Most people agree that either Joe Biden’s loose lips on Meet
The Press last weekend sunk The President’s
ship, or that Obama stage-managed the MTP incident in order to force this politically radioactive issue into the
spotlight (you gotta love your Fox News conspiracy theorists).
He didn’t shock me by coming out in favor of a progressive
cause that even a casual political profile would suggest ought to be near and
dear to his heart, but he took everyone by surprise by dropping the bomb in the
middle of a slow news week, without the advantage of the bully pulpit one would
think a politico would use to make an announcement of this import.
It turns out, according to since-published reports, that
Obama had already made the decision and was planning a grand roll-out, closer
to the convention this summer, but Joe Biden’s full-throated endorsement last
weekend forced him to move his schedule up.
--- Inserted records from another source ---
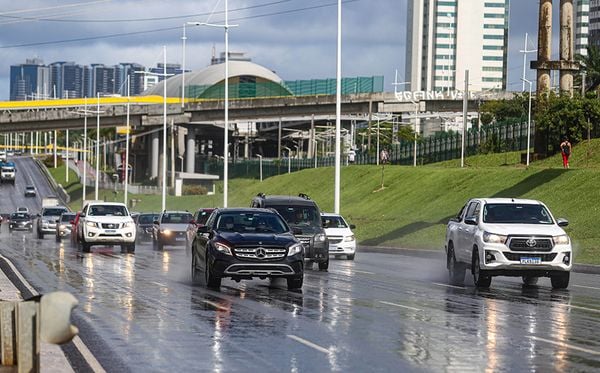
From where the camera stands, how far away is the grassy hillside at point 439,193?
52388 millimetres

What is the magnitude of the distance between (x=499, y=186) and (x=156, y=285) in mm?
39771

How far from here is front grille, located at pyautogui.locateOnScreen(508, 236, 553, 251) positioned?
26.4 meters

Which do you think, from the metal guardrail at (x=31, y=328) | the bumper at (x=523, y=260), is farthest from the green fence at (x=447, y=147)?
the metal guardrail at (x=31, y=328)

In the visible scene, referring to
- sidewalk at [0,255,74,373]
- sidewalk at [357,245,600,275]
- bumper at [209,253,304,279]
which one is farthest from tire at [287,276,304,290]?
sidewalk at [357,245,600,275]

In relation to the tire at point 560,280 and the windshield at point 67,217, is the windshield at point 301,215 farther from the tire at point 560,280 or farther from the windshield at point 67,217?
the windshield at point 67,217

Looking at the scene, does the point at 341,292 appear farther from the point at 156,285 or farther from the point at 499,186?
the point at 499,186

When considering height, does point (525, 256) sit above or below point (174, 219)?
above

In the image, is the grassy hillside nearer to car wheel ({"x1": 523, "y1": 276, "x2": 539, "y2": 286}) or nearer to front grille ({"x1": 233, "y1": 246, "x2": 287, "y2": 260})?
car wheel ({"x1": 523, "y1": 276, "x2": 539, "y2": 286})

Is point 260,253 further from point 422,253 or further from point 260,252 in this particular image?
point 422,253

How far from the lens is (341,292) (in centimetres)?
2492

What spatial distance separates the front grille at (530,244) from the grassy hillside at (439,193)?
12.2m

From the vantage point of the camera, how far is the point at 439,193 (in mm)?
70812

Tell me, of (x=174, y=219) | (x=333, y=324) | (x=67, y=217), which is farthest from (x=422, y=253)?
(x=333, y=324)

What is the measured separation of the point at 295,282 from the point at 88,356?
1152 cm
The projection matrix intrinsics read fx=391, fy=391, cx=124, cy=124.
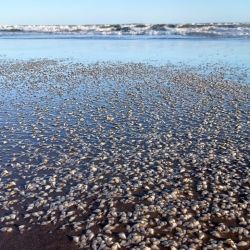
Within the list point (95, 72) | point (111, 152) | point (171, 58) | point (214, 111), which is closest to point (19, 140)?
point (111, 152)

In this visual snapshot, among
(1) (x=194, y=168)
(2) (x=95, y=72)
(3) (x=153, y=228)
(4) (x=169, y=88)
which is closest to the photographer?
(3) (x=153, y=228)

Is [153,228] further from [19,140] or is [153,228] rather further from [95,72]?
[95,72]

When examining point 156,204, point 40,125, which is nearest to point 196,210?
point 156,204

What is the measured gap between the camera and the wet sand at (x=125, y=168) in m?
11.8

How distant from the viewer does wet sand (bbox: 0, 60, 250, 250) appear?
11781 mm

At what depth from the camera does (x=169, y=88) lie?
33.5 meters

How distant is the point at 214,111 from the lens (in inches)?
1002

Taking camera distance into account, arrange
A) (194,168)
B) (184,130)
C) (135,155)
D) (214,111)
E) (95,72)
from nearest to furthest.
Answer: (194,168) < (135,155) < (184,130) < (214,111) < (95,72)

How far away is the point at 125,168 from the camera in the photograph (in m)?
16.6

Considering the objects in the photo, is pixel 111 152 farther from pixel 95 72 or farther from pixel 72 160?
pixel 95 72

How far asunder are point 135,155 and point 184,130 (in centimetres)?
461

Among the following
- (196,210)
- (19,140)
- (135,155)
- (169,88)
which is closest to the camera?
(196,210)

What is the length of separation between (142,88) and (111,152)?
15.9 m

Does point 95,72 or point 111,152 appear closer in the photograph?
point 111,152
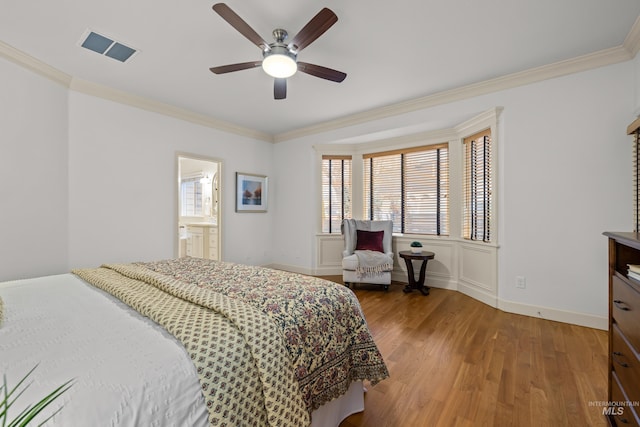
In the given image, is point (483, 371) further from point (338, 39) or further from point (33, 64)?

Now legally, his personal approval has no impact at all.
He’s just voicing his opinion as a citizen, while adding explicitly that as
President, he will make no move to impose his viewpoint upon the country’s
legal process.
But when the President comes out in favor, or opposition to
such a hot-button issue, it’s seismic. It matters. The issue becomes mainstream
political thought immediately. It moves the issue directly to the political
center of the politician’s party, the way W’s invasion of Iraq dragged the
old-school GOP along into the gutter with him, and weakened it so badly that it
fell the next election cycle to an insurgent Tea Party.
Honestly, I can’t figure out the political calculation—and
neither can anyone else—but I don’t care. Pundits from msnbc to Fox Noise are
scratching their heads, trying to figure out what Obama thought he had to gain
politically from doing this, now.
The thing everybody agrees on is that it was risky/crazy,
with no clear big upside. Especially coming one day after critical swing-state
North Carolina voted overwhelmingly to codify gender discrimination. Or maybe
it was because of that?
Only the tell-all tomes of the future know for sure.
From here and now, the only political math that makes any sense at all is that Obama is trying to woo uncommitted voters looking for a candidate to support who has the courage of his convictions, even if said convictions do
not lead the candidate merrily down the Yellow Brick Road to electoral-college victory.
You know, the people who might have crossed party lines and
voted for John McCain on character alone, before he betrayed everything he ever
believed in during the 2008 primaries.
And I’m not even sure those voters exist anymore.
Or perhaps Obama did it strictly out of some grandmaster
political calculation that we won’t see coming for another twenty moves.
To quote Julie Brown from I’m A Blonde, “So What?!” You don’t hear people complaining
today that it took the Civil War to force Lincoln to end slavery, do you?
Political expediency is just as good a reason to do the right thing as any
other.
Welcome back to the family of progressive thinkers, Mr.
President. Confidentially, you never made a very convincing rube.